→ Page text
↓
I think it's fair that he bought the gateway before being able to use it. My 3DSXL is on 9.2 and I bought my GW 1-2 months before 9.2 support was released. Impatience really does its job hehe


----------



## Rinth (Jan 25, 2015)

That package can be legit. The strange thing is that it's the packaging used for the very first batch of Gateway cards released well over a year ago. Maybe their cards have been sitting on shelves for that long?

Check the pins and try the card yourself.

I myself bought my Gateway in September 2013, and it came in a package like that back then. Now it's running perfectly fine on the latest firmware with the latest emunand.


----------



## Sliter (Jan 25, 2015)

LittleRod said:


> Did you read the details?


 
oh come on I would be happy if I cot one like this instead of this crappy R4 palstic and red GW there with a tape


----------



## wbsddgg (Jan 26, 2015)

it depends on the appearance of ur GW card.

if the figure looks low quality even poor

then the card is TRUE and COMFIRMED.


----------



## Apache Thunder (Jan 26, 2015)

iViperz said:


> I think it's fair that he bought the gateway before being able to use it. My 3DSXL is on 9.2 and I bought my GW 1-2 months before 9.2 support was released. Impatience really does its job hehe


 
Indeed. I bought mine about a week before the big 3.0 release. It arrived to me a mere 2 days before the release I think. 

I would have had it sooner, but given my income, I had to save up for it. Started saving for it the moment they announced 9.x support.


----------



## Ryukouki (Jan 26, 2015)

Apache Thunder said:


> Indeed. I bought mine about a week before the big 3.0 release. It arrived to me a mere 2 days before the release I think.
> 
> I would have had it sooner, but given my income, I had to save up for it. Started saving for it the moment they announced 9.x support.


 

I think you just got lucky, buying it from a user with good sales taste and impeccable timing. Gosh, that fellow who sold it to you is one nice fellow, taking a hit like that.


----------



## Apache Thunder (Jan 26, 2015)
↑
→ Dataset content
↓
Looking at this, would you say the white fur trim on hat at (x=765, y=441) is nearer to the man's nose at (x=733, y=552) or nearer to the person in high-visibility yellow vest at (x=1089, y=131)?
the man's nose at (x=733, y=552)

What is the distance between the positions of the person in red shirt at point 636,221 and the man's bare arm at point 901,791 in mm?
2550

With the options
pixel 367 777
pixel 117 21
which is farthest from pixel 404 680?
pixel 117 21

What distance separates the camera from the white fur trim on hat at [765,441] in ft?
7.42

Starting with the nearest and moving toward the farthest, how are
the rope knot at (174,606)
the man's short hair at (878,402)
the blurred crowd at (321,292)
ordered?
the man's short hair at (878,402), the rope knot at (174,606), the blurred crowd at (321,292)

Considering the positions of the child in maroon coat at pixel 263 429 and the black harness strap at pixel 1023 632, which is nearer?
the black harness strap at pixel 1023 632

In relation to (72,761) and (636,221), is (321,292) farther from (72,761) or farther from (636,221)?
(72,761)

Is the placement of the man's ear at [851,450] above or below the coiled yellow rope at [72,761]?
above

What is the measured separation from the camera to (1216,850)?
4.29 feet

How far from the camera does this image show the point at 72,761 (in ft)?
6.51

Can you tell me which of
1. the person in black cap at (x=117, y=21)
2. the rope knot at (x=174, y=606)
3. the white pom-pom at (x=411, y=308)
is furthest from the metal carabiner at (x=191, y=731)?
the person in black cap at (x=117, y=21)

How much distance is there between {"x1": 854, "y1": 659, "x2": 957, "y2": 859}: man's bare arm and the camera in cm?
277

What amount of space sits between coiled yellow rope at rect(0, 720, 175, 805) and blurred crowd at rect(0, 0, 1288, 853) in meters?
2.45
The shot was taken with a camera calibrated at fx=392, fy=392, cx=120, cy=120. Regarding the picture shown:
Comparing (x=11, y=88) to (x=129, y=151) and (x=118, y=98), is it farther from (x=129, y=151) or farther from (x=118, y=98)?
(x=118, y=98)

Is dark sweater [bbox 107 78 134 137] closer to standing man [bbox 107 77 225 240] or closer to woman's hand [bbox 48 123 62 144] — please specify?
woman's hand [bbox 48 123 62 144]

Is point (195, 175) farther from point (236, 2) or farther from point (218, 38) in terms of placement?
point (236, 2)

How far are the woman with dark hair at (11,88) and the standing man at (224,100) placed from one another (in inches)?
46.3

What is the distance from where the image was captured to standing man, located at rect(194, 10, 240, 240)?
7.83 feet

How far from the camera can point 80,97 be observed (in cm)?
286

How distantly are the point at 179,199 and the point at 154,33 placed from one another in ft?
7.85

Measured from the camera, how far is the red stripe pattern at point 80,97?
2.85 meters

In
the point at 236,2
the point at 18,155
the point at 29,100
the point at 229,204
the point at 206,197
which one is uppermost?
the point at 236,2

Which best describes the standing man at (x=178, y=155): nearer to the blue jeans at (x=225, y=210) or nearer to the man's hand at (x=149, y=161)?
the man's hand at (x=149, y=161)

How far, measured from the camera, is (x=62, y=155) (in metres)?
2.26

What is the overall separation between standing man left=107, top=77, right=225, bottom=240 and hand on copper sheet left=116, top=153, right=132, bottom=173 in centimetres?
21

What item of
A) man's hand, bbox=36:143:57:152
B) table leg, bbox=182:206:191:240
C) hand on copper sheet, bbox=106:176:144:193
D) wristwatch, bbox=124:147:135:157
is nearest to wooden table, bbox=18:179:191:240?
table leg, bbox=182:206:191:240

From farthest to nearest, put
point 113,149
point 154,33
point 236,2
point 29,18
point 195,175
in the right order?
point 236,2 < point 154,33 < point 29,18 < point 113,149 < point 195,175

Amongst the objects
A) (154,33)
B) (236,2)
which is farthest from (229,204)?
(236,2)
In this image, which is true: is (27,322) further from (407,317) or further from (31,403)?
↑
↓
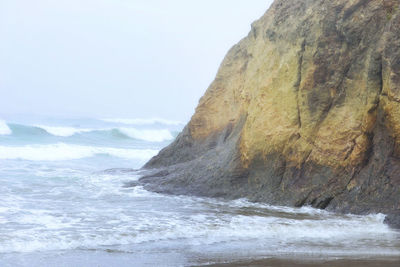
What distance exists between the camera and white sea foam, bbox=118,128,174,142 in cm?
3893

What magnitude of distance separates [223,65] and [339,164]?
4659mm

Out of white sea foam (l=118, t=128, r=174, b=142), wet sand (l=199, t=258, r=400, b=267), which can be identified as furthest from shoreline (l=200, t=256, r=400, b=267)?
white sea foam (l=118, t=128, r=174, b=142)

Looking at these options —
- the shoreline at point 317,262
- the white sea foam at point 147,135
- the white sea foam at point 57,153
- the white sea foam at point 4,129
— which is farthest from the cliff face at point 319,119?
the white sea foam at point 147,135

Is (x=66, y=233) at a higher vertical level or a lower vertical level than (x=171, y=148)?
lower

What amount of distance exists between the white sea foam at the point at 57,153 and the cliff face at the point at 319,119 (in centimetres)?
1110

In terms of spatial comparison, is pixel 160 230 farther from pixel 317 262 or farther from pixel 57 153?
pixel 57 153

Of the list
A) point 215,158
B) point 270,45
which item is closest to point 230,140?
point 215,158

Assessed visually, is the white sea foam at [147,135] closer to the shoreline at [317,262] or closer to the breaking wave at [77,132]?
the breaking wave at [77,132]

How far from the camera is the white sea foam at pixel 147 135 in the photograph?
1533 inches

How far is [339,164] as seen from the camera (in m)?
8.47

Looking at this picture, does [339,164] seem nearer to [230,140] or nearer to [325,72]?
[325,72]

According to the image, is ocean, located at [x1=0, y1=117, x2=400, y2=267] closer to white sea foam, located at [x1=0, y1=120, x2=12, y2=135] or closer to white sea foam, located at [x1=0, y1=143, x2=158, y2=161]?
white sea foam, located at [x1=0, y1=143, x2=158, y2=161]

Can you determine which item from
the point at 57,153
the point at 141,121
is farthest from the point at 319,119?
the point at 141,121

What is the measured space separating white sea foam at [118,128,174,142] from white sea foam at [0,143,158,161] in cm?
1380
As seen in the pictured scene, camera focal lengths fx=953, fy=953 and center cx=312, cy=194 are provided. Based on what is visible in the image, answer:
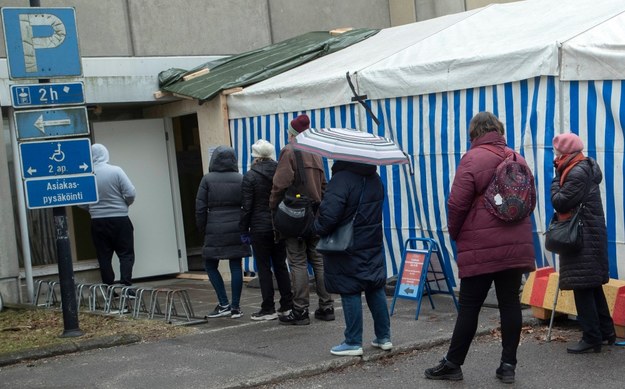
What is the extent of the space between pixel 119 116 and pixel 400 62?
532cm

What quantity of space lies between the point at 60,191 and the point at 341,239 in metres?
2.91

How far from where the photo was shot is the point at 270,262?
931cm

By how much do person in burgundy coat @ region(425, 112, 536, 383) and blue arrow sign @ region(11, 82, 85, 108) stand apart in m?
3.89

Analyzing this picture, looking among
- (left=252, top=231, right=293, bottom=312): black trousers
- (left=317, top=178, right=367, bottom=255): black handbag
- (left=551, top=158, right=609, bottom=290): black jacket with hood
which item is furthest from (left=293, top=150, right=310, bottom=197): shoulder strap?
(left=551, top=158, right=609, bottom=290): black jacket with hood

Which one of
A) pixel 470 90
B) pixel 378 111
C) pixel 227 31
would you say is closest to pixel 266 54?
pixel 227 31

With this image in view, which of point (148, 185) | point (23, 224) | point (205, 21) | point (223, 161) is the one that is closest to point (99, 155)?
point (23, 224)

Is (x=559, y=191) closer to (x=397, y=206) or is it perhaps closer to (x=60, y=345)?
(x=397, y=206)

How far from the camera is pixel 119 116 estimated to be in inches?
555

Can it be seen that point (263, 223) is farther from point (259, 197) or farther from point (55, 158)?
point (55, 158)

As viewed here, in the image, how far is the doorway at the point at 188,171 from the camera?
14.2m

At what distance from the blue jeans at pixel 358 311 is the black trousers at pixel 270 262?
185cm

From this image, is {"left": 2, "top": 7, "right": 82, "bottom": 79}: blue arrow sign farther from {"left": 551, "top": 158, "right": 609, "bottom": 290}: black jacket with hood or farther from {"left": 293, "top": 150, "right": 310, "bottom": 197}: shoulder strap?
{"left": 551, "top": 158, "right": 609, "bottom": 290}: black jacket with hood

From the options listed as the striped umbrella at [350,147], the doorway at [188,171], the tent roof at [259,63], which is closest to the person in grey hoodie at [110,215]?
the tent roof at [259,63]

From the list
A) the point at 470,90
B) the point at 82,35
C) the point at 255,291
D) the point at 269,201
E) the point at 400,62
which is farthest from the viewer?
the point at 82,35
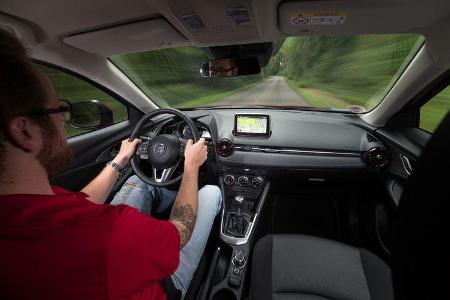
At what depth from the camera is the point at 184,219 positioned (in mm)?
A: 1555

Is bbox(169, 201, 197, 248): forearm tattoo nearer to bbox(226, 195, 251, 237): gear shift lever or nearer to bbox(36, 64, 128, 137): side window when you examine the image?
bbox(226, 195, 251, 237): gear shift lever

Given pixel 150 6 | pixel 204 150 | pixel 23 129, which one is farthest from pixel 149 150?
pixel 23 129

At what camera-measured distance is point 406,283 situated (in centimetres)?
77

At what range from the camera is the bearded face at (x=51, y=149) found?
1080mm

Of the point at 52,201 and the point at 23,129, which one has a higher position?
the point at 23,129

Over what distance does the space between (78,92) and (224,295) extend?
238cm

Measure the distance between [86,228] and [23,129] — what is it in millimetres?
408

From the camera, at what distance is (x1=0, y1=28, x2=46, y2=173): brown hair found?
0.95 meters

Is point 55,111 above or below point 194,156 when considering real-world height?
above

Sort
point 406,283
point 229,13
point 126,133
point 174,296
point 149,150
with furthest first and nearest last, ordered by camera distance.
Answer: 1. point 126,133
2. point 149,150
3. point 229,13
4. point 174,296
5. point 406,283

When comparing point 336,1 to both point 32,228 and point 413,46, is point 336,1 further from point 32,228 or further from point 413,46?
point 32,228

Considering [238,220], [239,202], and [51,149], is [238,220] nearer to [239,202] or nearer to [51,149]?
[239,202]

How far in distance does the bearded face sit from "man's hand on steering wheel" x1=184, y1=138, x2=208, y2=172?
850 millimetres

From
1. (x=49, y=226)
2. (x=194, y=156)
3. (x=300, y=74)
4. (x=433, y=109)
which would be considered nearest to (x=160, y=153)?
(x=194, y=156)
↑
→ Set of tasks
- 1) In the forum thread about Gateway cards, when did Rinth buy a Gateway?
- 2) Pick up the forum thread about Gateway cards after its last line and keep writing it.

→ In response
- 1) September 2013

- 2)
Ryukouki said:


> I think you just got lucky, buying it from a user with good sales taste and impeccable timing. Gosh, that fellow who sold it to you is one nice fellow, taking a hit like that.


 
Not sure if that was sarcasm, but.....Definitely good sir! I was double lucky because the site I was going to buy it from in-case I had to save up more for another month appears to have closed up shop. They pulled their entire stock of flashcarts today. 

EDIT: Checked my PM history. Making a correction and I got it 3 days before the big release. Not 2.


----------



## Ryukouki (Jan 26, 2015)

Apache Thunder said:


> Not sure if that was sarcasm, but.....Definitely good sir! I was double lucky because the site I was going to buy it from in-case I had to save up more for another month appears to have closed up shop. They pulled their entire stock of flashcarts today.


 

It was kind of a "I don't really need this thing, I dunno why I bought it in the first place" kind of thing, but the discount was also useful because, you know, sometimes things sell better like that.


----------



## Apache Thunder (Jan 26, 2015)

Hey I definitely understand. Every now and then you see a cool gadget or toy and get buyer's remorse once you pay the money and see your account balance drop. 

In any case I definitely appreciate the opportunity I had to get it at the time I did. I definitely won't take that for granted.


----------



## idx13 (Jan 27, 2015)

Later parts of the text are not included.